Helen Castor goes to Greenwich to meet Dr John Cooper of the University of York to hear whether a Thomas Appletree really did take pot-shots at Elizabeth 1st in 1579 and why his death sentence was never carried out.
Reporter Caz Graham in in Stockton on Tees where, in 1933, local communists and other anti-fascists took on Moseley's Blackshirts who had been bussed in from throughout the north of England. Why did the violence that followed break out here a full three years before the better known battle in Cable Street, East London.

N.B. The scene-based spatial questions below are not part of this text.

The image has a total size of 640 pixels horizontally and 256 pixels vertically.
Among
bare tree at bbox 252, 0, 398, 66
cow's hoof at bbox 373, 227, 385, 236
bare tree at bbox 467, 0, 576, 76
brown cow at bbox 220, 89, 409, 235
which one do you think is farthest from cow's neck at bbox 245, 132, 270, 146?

Finally, a listener in the Scottish Highlands has a passion for the history of an old medieval shield called the 'targe'. About eighteen inches round it was still in use at the Battle of Culloden. Tom Holland talks to Tony Pollard of the Centre for Battlefield Archaeology at the University of Glasgow who explains more about a battle in which new and old military tactics and technologies met head on.
Producer: Nick Patrick
A Pier Production for BBC Radio 4.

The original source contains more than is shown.